::: TEXTO FUENTE

Al perder la capacidad transformadora que ejercían en el pasado –cuando, entre otras cosas, resultaban clave para apoyo de políticas como la ley de derechos civiles–, los sindicatos comenzaron a ser percibidos, en una dinámica de círculo vicioso, como grupos de interés sectoriales, no muy diferentes a los lobbies a los que la opinión pública estadounidense desprecia. Es por eso que en diferentes Estados del país se han convertido en el blanco favorito de gobernadores republicanos, volcados en limitar la escasa fuerza que les queda.

Como detallan Jacob S. Hacker y Paul Pierson en Winner-Take-All Politics, el debilitamiento de los sindicatos ha resultado clave en la reconfiguración del sistema político estadounidense. El Partido Republicano, aupado por los nuevos lobbies financieros y comerciales, se encontró en una situación de ventaja electoral. El Partido Demócrata, cada vez más desprovisto de un apoyo sindical que proporcionaba votos, fondos y músculo electoral, entró en un periodo de crisis, del que saldría adaptándose a las tácticas de su rival. Hacker y Pierson señalan que el debilitamiento de los sindicatos permitió a los republicanos gravitar hacia posiciones cada vez más radicales. También los demócratas emprendieron un giro conservador, al no encontrar contrapesos internos en su coalición electoral que les emplazasen a resistir esta deriva. El resultado ha sido una espectacular redistribución de la riqueza en EEUU, en beneficio de –a lo sumo– el 6% más pudiente de la sociedad. Los principales damnificados son las clases medias y trabajadoras estadounidenses, que sufren las fracturas de la desigualdad.

::::::

- TAREAS POR REALIZAR:
[1] Resume en forma de lista el párrafo del texto sobre los sindicatos que comienza con "Como detallan Jacob S. Hacker y Paul Pierson", conservando sus datos principales.
[2] Según el texto sobre los sindicatos, ¿qué proporción de la sociedad estadounidense se benefició de la redistribución de la riqueza?
[3] Continúa el texto sobre los sindicatos a partir de su última oración.

::: MATERIAL PROPORCIONADO

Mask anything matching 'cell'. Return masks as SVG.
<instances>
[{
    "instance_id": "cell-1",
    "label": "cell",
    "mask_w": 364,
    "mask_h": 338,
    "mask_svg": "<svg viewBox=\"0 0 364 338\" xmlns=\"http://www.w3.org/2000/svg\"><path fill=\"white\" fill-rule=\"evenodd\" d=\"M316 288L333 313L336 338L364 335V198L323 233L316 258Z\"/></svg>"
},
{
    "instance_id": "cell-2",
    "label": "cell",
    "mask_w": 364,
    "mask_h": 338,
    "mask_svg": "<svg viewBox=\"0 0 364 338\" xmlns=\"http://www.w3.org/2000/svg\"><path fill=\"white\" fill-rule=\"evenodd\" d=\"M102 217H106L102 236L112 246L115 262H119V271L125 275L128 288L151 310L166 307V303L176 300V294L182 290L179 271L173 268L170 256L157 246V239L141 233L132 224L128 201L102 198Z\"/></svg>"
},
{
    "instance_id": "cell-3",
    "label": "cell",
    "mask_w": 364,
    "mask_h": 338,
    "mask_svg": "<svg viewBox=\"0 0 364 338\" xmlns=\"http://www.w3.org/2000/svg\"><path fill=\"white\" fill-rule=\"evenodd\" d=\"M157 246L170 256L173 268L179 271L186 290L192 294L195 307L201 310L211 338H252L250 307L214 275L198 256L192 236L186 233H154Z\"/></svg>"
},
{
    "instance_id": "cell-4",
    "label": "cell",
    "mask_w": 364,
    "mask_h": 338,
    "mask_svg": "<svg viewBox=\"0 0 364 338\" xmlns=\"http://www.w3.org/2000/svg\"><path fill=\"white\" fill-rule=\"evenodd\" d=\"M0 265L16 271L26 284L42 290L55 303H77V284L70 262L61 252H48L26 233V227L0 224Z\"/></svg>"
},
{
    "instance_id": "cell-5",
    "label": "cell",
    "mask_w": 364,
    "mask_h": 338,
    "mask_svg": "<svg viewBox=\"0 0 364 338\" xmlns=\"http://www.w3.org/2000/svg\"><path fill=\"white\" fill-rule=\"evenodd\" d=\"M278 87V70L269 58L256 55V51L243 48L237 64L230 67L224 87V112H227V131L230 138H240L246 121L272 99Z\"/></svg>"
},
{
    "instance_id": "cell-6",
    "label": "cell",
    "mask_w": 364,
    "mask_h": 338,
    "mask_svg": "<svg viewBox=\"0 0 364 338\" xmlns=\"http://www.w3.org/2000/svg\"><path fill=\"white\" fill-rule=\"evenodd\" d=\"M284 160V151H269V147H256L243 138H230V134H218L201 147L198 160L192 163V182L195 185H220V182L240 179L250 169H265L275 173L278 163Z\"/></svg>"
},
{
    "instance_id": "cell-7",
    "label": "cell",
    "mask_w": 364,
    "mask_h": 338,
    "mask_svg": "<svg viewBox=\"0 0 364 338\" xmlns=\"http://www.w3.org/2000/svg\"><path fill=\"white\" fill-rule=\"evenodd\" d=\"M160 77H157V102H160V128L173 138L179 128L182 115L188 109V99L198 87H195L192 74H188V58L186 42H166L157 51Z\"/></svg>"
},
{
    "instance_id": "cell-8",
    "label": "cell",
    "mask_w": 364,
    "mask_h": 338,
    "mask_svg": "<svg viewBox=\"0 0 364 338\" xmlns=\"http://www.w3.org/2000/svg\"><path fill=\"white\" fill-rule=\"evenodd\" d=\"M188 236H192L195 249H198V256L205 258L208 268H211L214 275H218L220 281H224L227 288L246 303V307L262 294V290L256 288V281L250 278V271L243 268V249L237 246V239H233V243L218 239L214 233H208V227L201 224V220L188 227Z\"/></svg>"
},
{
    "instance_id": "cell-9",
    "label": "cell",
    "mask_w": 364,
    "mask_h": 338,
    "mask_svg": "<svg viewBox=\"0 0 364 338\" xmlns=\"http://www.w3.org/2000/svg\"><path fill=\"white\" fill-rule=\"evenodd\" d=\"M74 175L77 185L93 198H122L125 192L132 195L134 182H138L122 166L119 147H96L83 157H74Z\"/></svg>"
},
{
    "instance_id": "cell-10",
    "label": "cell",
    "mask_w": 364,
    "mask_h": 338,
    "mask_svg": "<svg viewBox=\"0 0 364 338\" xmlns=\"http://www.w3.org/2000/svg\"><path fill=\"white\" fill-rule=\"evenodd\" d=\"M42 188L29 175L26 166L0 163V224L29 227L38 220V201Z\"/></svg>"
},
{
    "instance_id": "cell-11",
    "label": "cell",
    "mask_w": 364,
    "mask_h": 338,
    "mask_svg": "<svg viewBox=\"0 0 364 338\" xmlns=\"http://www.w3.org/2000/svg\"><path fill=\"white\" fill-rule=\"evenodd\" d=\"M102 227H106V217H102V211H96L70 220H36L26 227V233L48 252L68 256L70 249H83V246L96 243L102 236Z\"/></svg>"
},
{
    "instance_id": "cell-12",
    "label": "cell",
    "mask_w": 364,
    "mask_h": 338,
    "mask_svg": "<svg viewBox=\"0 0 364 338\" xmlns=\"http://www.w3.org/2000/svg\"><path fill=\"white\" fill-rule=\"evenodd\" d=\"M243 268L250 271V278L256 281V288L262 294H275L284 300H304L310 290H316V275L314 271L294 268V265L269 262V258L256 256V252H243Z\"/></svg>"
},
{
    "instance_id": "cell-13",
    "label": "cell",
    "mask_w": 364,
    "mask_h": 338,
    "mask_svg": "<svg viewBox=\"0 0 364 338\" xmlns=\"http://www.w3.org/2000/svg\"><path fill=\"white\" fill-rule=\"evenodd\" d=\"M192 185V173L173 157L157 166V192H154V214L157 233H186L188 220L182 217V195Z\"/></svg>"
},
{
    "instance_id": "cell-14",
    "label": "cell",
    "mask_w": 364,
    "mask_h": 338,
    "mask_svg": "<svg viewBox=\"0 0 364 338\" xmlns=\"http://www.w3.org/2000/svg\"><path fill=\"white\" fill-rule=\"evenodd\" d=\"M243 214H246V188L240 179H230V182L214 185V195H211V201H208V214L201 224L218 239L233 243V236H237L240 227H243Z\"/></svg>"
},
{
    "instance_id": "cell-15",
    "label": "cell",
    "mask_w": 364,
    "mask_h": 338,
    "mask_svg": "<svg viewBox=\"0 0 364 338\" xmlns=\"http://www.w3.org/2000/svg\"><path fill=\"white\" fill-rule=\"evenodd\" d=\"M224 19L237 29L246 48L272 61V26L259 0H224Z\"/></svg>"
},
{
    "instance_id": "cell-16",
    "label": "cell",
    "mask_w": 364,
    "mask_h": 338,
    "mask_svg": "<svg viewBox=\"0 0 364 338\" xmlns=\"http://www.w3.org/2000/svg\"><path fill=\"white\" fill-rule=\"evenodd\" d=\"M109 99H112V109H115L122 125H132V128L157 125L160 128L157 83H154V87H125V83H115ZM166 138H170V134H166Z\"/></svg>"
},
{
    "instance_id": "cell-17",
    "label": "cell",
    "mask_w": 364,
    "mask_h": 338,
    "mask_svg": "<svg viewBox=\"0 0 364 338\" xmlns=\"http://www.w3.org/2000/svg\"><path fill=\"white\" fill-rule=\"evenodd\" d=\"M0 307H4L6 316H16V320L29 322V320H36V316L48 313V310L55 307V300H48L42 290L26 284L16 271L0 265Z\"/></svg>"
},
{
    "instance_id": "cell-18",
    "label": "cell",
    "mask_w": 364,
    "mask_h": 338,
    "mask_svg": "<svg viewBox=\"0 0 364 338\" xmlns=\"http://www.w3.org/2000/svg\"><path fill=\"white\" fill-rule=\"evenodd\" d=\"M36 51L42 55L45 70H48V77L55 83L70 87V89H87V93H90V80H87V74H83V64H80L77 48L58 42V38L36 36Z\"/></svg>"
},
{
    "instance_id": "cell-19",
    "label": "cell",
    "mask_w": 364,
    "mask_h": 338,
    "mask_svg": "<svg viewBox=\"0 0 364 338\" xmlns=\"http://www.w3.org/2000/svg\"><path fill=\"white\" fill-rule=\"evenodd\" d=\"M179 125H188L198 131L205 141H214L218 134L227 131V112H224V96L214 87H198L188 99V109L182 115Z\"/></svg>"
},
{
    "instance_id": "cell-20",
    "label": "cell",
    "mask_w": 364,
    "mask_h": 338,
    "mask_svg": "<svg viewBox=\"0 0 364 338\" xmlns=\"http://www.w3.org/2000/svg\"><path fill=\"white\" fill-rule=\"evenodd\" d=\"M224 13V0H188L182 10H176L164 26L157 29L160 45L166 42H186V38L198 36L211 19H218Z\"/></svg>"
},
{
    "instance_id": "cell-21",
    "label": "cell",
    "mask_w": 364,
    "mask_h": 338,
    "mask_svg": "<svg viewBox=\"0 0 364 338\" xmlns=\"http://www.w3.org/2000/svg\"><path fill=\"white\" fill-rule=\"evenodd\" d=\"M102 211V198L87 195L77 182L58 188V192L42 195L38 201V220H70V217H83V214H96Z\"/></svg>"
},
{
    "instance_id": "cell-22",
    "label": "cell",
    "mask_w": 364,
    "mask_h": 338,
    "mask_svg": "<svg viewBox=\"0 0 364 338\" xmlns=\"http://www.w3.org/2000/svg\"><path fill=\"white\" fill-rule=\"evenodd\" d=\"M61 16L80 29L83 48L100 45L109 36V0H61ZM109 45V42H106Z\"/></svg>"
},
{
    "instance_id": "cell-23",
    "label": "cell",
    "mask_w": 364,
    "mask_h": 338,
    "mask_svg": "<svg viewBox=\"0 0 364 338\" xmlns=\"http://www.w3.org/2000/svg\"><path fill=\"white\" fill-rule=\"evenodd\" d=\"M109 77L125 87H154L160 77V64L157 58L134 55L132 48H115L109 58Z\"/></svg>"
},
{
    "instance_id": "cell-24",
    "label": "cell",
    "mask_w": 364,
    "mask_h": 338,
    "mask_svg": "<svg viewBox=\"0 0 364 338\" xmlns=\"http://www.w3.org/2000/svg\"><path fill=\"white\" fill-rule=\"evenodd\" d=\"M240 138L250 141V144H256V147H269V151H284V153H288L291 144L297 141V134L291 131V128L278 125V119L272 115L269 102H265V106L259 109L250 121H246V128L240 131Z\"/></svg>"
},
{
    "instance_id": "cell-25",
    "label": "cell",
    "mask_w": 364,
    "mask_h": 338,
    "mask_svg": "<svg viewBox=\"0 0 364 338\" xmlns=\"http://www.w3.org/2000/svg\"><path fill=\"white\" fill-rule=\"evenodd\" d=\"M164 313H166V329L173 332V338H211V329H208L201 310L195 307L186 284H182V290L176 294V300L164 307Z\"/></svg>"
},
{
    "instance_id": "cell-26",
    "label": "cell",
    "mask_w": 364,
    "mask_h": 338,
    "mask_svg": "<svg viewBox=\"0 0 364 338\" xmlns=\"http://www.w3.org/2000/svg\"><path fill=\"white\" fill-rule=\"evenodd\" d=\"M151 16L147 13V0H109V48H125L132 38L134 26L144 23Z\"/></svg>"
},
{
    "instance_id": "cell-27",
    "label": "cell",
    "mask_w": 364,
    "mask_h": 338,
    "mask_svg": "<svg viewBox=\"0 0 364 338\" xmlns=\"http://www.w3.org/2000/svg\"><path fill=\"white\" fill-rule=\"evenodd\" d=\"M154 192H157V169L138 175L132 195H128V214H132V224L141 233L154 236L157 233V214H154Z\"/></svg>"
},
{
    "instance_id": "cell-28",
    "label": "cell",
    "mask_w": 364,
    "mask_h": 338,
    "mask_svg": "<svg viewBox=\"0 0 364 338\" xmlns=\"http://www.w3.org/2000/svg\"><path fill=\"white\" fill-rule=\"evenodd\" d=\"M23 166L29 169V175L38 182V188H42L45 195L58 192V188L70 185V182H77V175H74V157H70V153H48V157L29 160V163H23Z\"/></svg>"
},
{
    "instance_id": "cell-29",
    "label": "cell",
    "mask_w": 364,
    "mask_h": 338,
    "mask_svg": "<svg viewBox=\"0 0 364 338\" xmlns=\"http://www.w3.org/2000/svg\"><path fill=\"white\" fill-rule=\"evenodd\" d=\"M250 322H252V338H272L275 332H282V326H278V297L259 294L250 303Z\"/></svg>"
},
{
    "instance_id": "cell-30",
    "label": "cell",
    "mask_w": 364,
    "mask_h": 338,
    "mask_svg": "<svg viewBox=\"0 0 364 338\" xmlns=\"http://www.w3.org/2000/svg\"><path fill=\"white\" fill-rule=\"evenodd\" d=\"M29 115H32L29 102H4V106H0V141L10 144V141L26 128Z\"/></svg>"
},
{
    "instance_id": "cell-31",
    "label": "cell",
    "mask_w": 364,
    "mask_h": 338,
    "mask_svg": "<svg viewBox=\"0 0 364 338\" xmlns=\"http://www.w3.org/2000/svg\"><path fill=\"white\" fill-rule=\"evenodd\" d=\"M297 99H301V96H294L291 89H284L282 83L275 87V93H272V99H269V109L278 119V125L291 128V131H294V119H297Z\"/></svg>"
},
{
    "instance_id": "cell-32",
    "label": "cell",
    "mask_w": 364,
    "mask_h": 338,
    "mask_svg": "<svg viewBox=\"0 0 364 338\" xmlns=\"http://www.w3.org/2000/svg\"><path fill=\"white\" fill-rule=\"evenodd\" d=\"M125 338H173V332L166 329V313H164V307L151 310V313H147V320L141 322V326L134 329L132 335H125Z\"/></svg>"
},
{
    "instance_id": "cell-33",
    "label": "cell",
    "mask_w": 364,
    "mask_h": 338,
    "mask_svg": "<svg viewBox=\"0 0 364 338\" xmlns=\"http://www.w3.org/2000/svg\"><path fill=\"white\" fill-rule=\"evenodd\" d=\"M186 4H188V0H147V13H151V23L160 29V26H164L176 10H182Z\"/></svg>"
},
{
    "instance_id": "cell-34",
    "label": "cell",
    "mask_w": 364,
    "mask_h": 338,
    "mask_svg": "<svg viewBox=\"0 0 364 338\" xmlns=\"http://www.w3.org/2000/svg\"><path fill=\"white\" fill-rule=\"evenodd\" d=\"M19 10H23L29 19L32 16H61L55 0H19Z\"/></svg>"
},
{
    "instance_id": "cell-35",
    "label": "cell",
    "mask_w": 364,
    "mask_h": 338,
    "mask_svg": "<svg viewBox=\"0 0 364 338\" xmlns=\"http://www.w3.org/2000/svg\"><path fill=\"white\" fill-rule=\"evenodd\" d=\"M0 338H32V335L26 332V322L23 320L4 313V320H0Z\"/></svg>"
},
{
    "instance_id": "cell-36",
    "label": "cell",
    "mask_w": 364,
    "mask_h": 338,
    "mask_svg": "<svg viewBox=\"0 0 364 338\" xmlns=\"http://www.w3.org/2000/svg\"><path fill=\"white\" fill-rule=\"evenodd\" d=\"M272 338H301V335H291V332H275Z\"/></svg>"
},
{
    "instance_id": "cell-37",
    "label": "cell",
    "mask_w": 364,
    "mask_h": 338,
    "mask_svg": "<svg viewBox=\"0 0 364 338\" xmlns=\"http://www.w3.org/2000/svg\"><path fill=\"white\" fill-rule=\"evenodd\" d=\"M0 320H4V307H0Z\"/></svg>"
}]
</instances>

::::::

- RESPUESTAS DEL EJERCICIO:
[1]
- Según Hacker y Pierson en Winner-Take-All Politics, el debilitamiento de los sindicatos fue clave en la reconfiguración del sistema político estadounidense.
- El Partido Republicano, impulsado por los nuevos lobbies financieros y comerciales, obtuvo ventaja electoral y se desplazó hacia posiciones cada vez más radicales.
- El Partido Demócrata perdió el apoyo sindical que le daba votos, fondos y músculo electoral. Entró en crisis y salió de ella adoptando las tácticas de su rival.
- Sin contrapesos internos en su coalición, los demócratas también giraron hacia posiciones conservadoras.
- El resultado fue una enorme redistribución de la riqueza en favor, como mucho, del 6% más pudiente.
- Las clases medias y trabajadoras son las principales perjudicadas por la desigualdad.

[2] Como mucho, el 6% más pudiente de la sociedad.

[3]
Recientemente, la dinámica se ha empezado a revertir. El sindicato de enfermas National Nurses United, por ejemplo, se ha convertido en un apoyo esencial para el senador socialista y candidato presencial Bernie Sanders. En Nevada, el sindicato de trabajadores de casinos –con una alta presencia de mujeres latinas– se está consolidando como actor clave a la hora de decantar las primarias demócratas. Varios Estados sureños, con leyes draconianas contra la formación de sindicatos, han presenciado huelgas espontáneas con gran seguimiento a lo largo de 2018. Incluso sectores que tradicionalmente no estaban representados por sindicatos, como los estudiantes de posgrado, están empezando a organizarse para reclamar derechos laborales.

Este empuje llega en un momento decisivo. Como advierten Hacker y Pierson en el último número de la revista Foreign Affairs, el Partido Republicano, desprovisto de contrapesos institucionales y con una oposición hasta ahora moderada, ha continuado su deriva radical. La descomposición política en EEUU debe mucho a una sociedad civil cada vez más socavada. Visto en perspectiva, esta historia puede entenderse como una advertencia para el resto de países que sigan en la estela estadounidense.

 

¿Y en España?

En ¿Un futuro sin sindicatos?, el secretario general de Comisiones Obreras, Unai Sordo, conversa con el economista Bruno Estrada sobre el mundo laboral español y la situación de sus sindicatos. Parte de los problemas que afrontan, como es natural, son propios del país. Entre ellos destacan un sistema de negociación colectiva que extiende los convenios al conjunto de trabajadores en un sector, pero desincentiva la afiliación sindical; una estructura laboral dominada por PYMES, en las que la acción sindical es más difícil de realizar; un envejecimiento en la afiliación de los grande sindicatos; y un modelo de desarrollo económico en el que prima la exportación (y, con ella, la contención salarial) o abunda la temporalidad, la precariedad laboral y los trabajos basura.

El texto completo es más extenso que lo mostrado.